Duas notinhas, uma em seguida da outra, definem o que será a eleição para o governo de SP.
Na primeira, enterra-se a possibilidade de impugnação da candidatura do carioca Tarcísio de Freitas. Ao contrário do paranaense Sérgio Moro, Tarcísio alugou imóvel em uma cidade do estado. Portanto, tinha endereço fixo, suficiente para provar seu “vínculo” com o estado. Como se vê, não era muita coisa o que precisaria ser feito para conseguir provar o domicílio eleitoral. Mas, em uma carreira política marcada pelo improviso, Moro nem sequer isso conseguiu.
Na segunda nota, fica claro que o próximo governador será um desses três nomes: Tarcísio de Freitas, Márcio França ou Rodrigo Garcia. Qualquer um dos três se beneficiará do voto antipetista no 2o turno. É provável que Haddad possa atrair o voto anti-bolsonarista se o seu adversário for Tarcísio de Freitas, mas não creio que esse contingente seja suficiente para lhe dar a vitória. Para tanto, seria preciso que chegasse ao 2o turno com mais de 40% dos votos, o que parece bem improvável.

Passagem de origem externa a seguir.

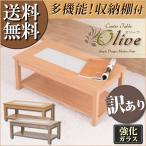 テーブル センターテーブル 木製 ガラス ローテーブル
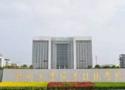 江蘇省揚州工業職業學校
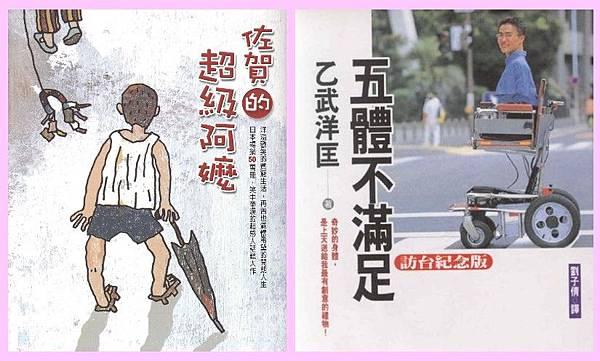 reading-02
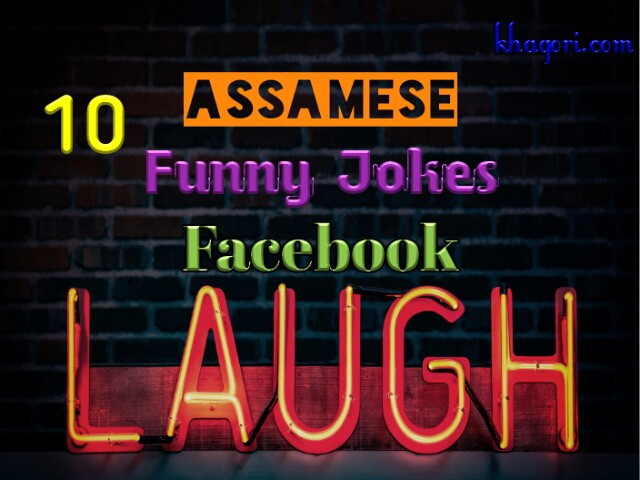 Assamese Jokes 2018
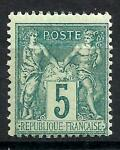 pat25timbres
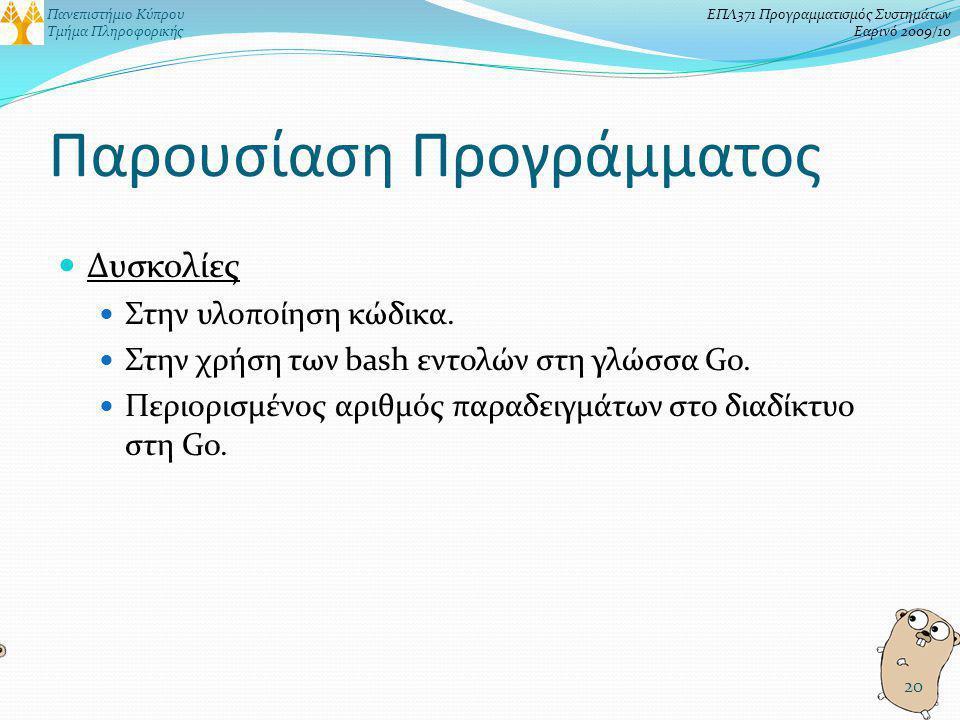 Πανεπιστήμιο Κύπρου Τμήμα Πληροφορικής ΕΠΛ371 Προγραμματισμός Συστημάτων Εαρινό 2009/10 Παρουσίαση Προγράμματος Πρόβλημα: Αποστολή/Ανάκτηση/Ανάλυση Μη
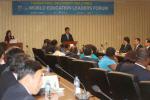 해외 각국대학 총장 60여명 동명대에 모였다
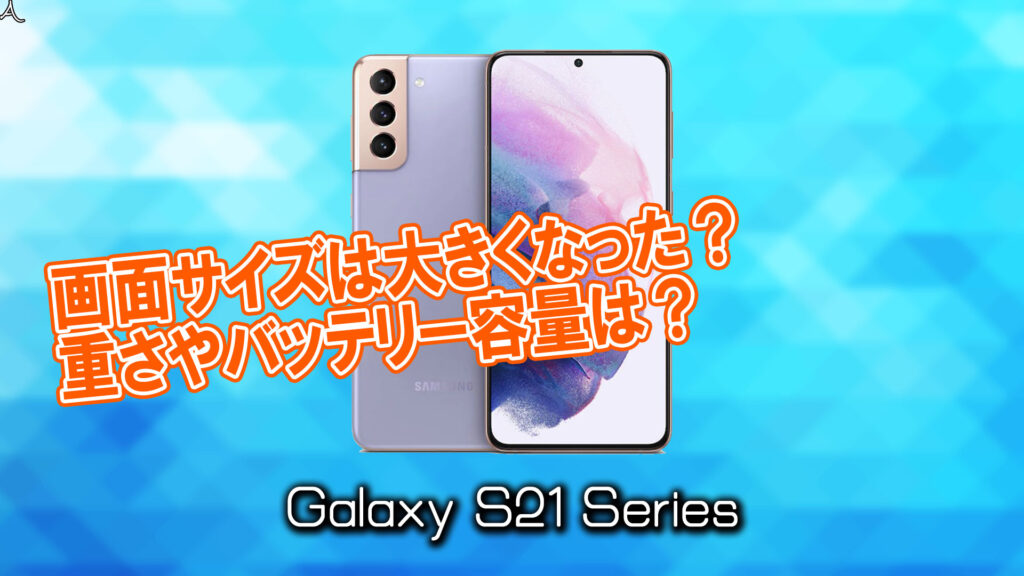 「Galaxy S21」のサイズや重さを他のスマホと細かく比較
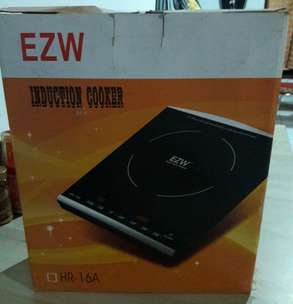 induction cooker portable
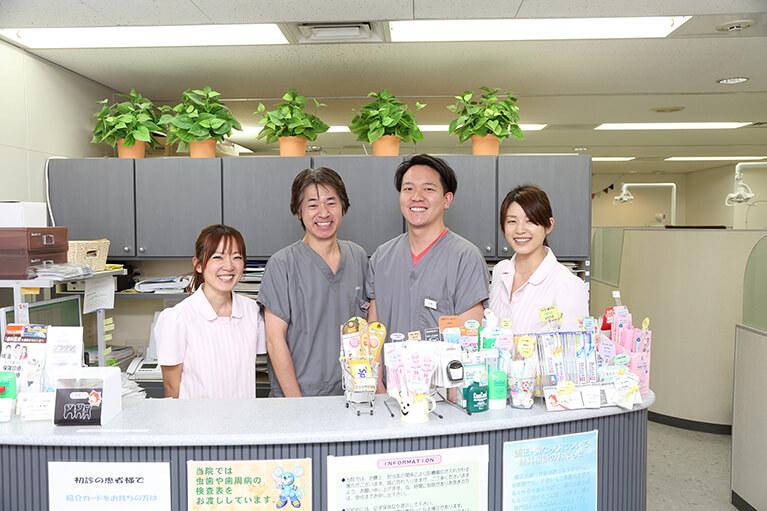 予防と歯周病治療を中心に地域のみなさまの歯と口腔の健康を守り続けています。
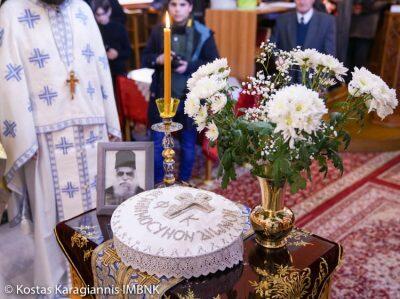 Φυτειά Ημαθίας: Μνημόσυνο για τον μακαριστό Γέροντα Φιλάρετο, καθηγούμενο της Ι.Μ. Κωνσταμονίτου Αγίου Όρους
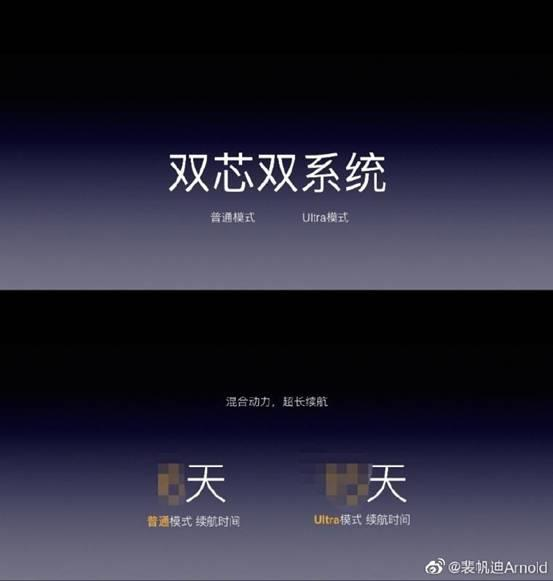 下午发布!华米旗舰新品信息汇总:双芯双系统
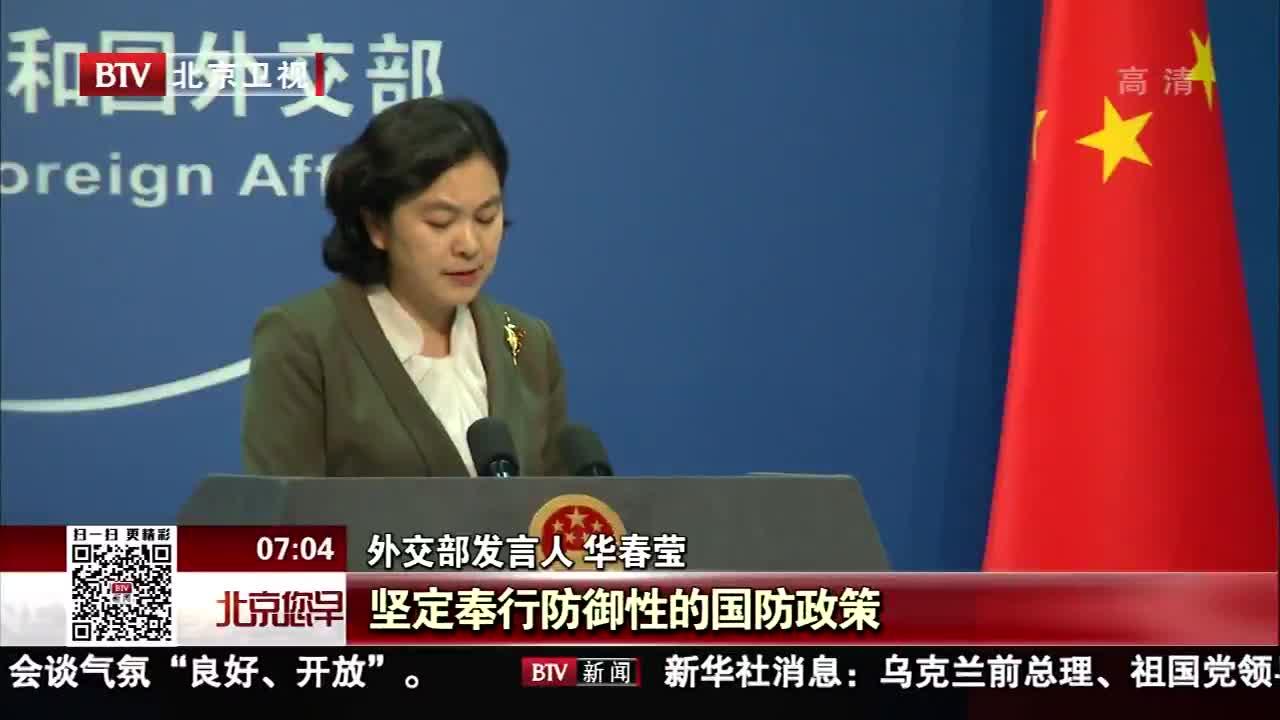 [视频]外交部:辟谣中美经贸磋商有关会议取消传闻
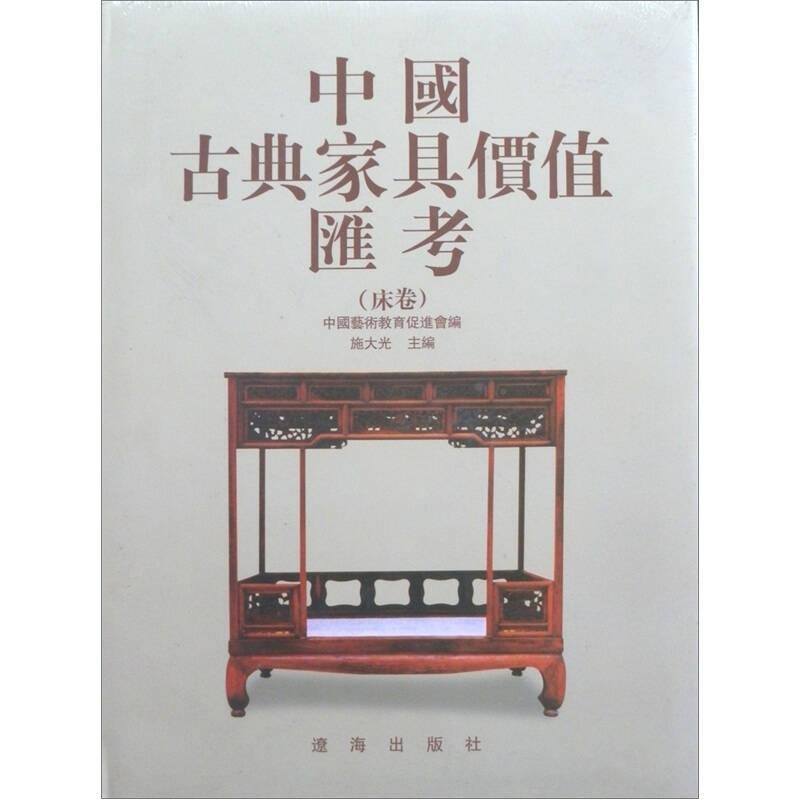 中国古典家具价值汇考.床卷
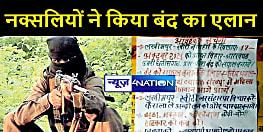 लखीमपुर खीरी कांड का नक्सलियों ने किया विरोध, 17 अक्टूबर को बिहार सहित कई राज्यों में बंद का किया एलान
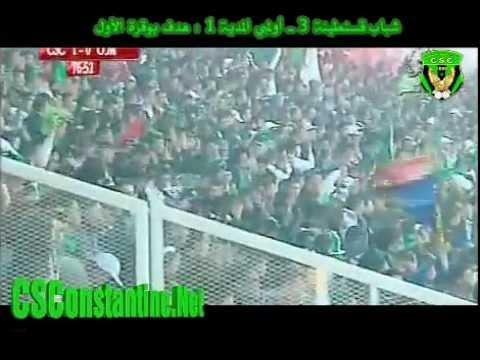 CSConstantine 3 - OMédéa 1 Coupe d'Algérie : 1er but de Bouguerra
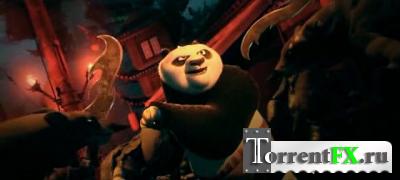 Кунг-фу Панда 2 / Kung Fu Panda 2 [2011, DVDRip]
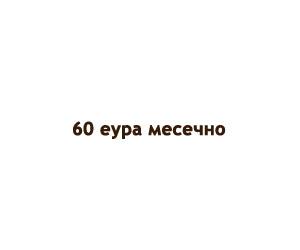 Велики банер - 60 еура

Contra Márcio França ou Rodrigo Garcia, a derrota de Haddad seria ainda mais acachapante, pois não contaria com o voto anti-bolsonarista.
Enfim, treino é treino, jogo é jogo, eleição é uma caixinha de surpresas, mas acho que o quadro eleitoral paulista está bem delineado.
Ouve-se um farfalhar nervoso de asas no ninho tucano. Tuíte na página oficial do partido, com estrondosas 166 curtidas, afirma que Lula é “hipócrita” ao buscar líderes tucanos. Aécio xinga o candidato petista de “arrogante”.
Mas a manchete alarmista do Estadão (“… abala busca por apoios entre rivais históricos”) é desmentida na própria reportagem.
Aloysio Nunes apertou o “confirma” no 13 ainda no 1o turno, apesar do “reparo” à fala de Lula. E resta alguma dúvida de que o PSDB histórico estará ao lado de Lula no 2o turno, independentemente do que o petista fale?
Que o PSDB acabou não há dúvida. O partido quis ser uma oposição europeia no ambiente político brasileiro. Para que isso funcionasse, seria necessário que seu adversário também fosse europeu, de preferência alemão. Mas o PT é latino-americano, com toda a falta de institucionalidade que nos caracteriza. Precisou chegar um sujeito como Bolsonaro, que entende que a regra do jogo é dedo no olho e chute da medalhinha pra cima, para concorrer com o PT de igual para igual. Como cereja do bolo cuidadosamente preparado durante anos a fio, o partido, a começar por seus “líderes históricos”, sabotou o seu próprio candidato escolhido pelos filiados nas prévias. Realmente, não tinha risco de dar certo.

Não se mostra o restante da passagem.